* Document section:

Texas Attorney General Ken Paxton speaks to reporters at a news conference outside the Supreme Court on Capitol Hill on June 9, 2016 in Washington, D.C.
Texas Attorney General Ken Paxton speaks to reporters at a news conference outside the U.S. Supreme Court on June 9, 2016.Gabriella Demczuk/Getty

Busy Bee AG
Attorney General Ken Paxton had a particularly active day on Tuesday: he took one final crack at getting his felony indictments dismissed, filed an amicus brief in a campus carry lawsuit, and attempted to “no comment” his way out of more allegations regarding his office’s apparently questionable use of paid emergency leave. The attorney general’s attorneys filed an appeal to the Texas Court of Criminal Appeals on Tuesday in a last-ditch attempt at getting his three felony indictments for securities fraud tossed before going to trial, which could delay his already-delayed trial until next year, according to the Dallas Morning News. A lower appeals court in Dallas rejected Paxton’s initial attempts to ditch the charges in June, and it doesn’t seem like his argument has changed this time around. Paxton’s attorney told the Morning News that Paxton was “charged with a crime that simply doesn’t exist, using a grand jury that was improperly impaneled.” Meanwhile, Paxton entered the fray in a lawsuit filed against the state by University of Texas at Austin professors upset with the campus carry law, filing an amicus brief saying the suit is “frivolous,” according to the Texas Tribune. The professors claim that the law will restrict their First Amendment right to academic freedom by allowing guns in the classroom. Paxton says that’s not the case, and that by requesting an injunction on campus carry the professors would be limiting Second Amendment rights. Also on Tuesday, the Morning News revealed what appears to be yet another case of troubling paid emergency leave in the AG’s office. This time, one of the office’s top attorneys seems to have been given paid emergency leave for six months to keep her quiet when she was fired after raising concerns over a questionable contract with a technology business. A spokesperson for Paxton had no comment; perhaps Paxton was too busy filing appeals and amicus briefs.

* Raw data:

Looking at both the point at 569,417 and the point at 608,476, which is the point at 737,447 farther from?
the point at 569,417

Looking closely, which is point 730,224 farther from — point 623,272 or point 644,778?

* Aim:
Summarize the article on Texas Attorney General Ken Paxton's busy Tuesday in two sentences.

* Full response:
On Tuesday, Texas Attorney General Ken Paxton's attorneys appealed to the Texas Court of Criminal Appeals in a last attempt to have his three felony indictments for securities fraud dismissed before trial. He also filed an amicus brief calling a lawsuit by University of Texas at Austin professors against the campus carry law "frivolous," while the Dallas Morning News reported another apparent case of questionable paid emergency leave in his office, on which a spokesperson had no comment.